Required task -
Copy the biographical passage about the painter McCarthy word for word, from "Born in Calgary, Alberta, McCarthy" to "of Arctic icebergs.".

Document excerpt -

———

Born in Calgary, Alberta, McCarthy attended the Ontario College of Art from 1926–1930 where she was awarded various scholarships and prizes. She became a teacher shortly thereafter and taught most frequently at Central Technical School in downtown Toronto from 1932 until she retired in 1972. She spent most of her life living and working in Scarborough, Ontario though she travelled abroad extensively and painted the landscapes of various countries including: Costa Rica, Spain, Italy, Japan, India, England and Ireland. McCarthy was probably best-known for her Canadian landscapes and her depictions of Arctic icebergs.

McCarthy's work has been exhibited and collected extensively in Canada and abroad, in both public and private art galleries including: The National Gallery of Canada, Art Gallery of Ontario, and The Doris McCarthy Art Gallery. McCarthy also penned three autobiographies chronicling the various stages of her life: A Fool in Paradise (Toronto: MacFarlane, Walter & Ross, 1990), The Good Wine (Toronto: MacFarlane, Walter & Ross, 1991), and Ninety Years Wise (Toronto: Second Story Press, 2004). She was also the recipient of the Order of Ontario, the Order of Canada; honorary degrees from the University of Calgary, the University of Toronto, Trent University, the University of Alberta, and Nipissing University; and an honorary fellowship from the Ontario College of Art and Design. She died on November 25, 2010.

———

Given records -
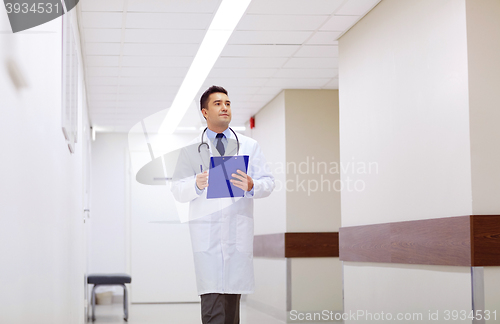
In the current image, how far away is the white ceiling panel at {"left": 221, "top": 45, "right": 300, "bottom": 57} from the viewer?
5.38 metres

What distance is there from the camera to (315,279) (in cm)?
680

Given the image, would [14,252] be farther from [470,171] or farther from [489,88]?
[489,88]

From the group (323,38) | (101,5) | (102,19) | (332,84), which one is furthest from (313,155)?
(101,5)

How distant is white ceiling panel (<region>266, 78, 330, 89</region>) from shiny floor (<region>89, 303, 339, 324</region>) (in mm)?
2831

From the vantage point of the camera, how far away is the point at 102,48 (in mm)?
5293

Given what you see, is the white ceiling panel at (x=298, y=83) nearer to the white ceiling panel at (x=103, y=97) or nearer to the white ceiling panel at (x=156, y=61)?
the white ceiling panel at (x=156, y=61)

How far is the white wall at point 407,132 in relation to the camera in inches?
127

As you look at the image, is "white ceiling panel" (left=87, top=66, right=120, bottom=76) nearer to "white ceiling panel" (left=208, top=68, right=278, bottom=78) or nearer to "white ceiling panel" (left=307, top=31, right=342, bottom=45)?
"white ceiling panel" (left=208, top=68, right=278, bottom=78)

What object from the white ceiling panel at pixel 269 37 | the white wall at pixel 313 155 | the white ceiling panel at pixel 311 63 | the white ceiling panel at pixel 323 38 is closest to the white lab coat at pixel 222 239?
the white ceiling panel at pixel 269 37

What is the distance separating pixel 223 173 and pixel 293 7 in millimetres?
2140

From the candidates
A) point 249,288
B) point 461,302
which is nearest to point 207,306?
point 249,288

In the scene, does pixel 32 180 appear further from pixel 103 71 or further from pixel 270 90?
pixel 270 90

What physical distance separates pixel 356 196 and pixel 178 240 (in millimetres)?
5310

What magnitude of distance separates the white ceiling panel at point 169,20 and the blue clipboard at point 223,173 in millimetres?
2127
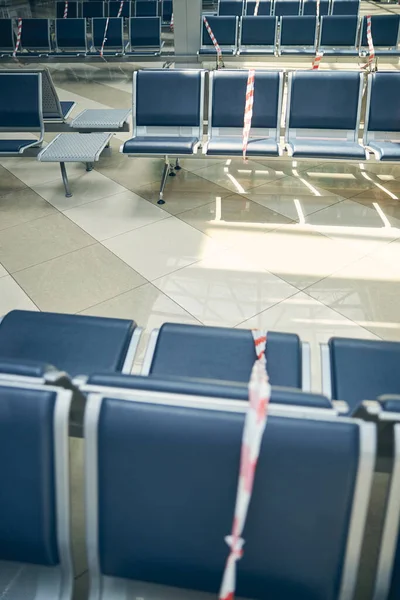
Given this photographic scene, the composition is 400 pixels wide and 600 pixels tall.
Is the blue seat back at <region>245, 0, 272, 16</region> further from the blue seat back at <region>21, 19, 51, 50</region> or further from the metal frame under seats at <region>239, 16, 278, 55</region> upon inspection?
the blue seat back at <region>21, 19, 51, 50</region>

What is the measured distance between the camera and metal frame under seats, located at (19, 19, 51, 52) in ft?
28.9

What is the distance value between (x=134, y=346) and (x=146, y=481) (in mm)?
902

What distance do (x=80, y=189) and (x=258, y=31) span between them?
518 cm

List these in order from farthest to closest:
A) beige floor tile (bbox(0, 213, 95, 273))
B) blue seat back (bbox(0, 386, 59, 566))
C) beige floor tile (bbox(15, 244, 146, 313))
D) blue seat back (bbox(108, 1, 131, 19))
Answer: blue seat back (bbox(108, 1, 131, 19)) < beige floor tile (bbox(0, 213, 95, 273)) < beige floor tile (bbox(15, 244, 146, 313)) < blue seat back (bbox(0, 386, 59, 566))

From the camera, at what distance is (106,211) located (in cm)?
414

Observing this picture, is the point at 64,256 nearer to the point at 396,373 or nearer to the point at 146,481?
the point at 396,373

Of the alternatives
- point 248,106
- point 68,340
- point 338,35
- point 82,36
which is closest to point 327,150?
point 248,106

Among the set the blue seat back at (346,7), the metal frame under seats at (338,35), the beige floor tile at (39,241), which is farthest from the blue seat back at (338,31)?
the beige floor tile at (39,241)

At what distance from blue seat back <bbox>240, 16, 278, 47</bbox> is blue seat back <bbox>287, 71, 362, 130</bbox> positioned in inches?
174

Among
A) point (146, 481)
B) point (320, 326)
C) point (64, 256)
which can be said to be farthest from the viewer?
point (64, 256)

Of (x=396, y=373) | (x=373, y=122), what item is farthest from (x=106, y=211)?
(x=396, y=373)

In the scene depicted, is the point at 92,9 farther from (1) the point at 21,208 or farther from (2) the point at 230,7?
(1) the point at 21,208

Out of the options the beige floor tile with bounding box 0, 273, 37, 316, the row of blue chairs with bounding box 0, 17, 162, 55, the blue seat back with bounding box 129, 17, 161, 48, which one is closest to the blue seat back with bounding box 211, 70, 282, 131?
the beige floor tile with bounding box 0, 273, 37, 316

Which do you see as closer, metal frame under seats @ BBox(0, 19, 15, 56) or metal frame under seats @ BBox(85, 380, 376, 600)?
metal frame under seats @ BBox(85, 380, 376, 600)
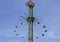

———

Result of this task -
Born in Calgary, Alberta, McCarthy attended the Ontario College of Art from 1926–1930 where she was awarded various scholarships and prizes. She became a teacher shortly thereafter and taught most frequently at Central Technical School in downtown Toronto from 1932 until she retired in 1972. She spent most of her life living and working in Scarborough, Ontario though she travelled abroad extensively and painted the landscapes of various countries including: Costa Rica, Spain, Italy, Japan, India, England and Ireland. McCarthy was probably best-known for her Canadian landscapes and her depictions of Arctic icebergs.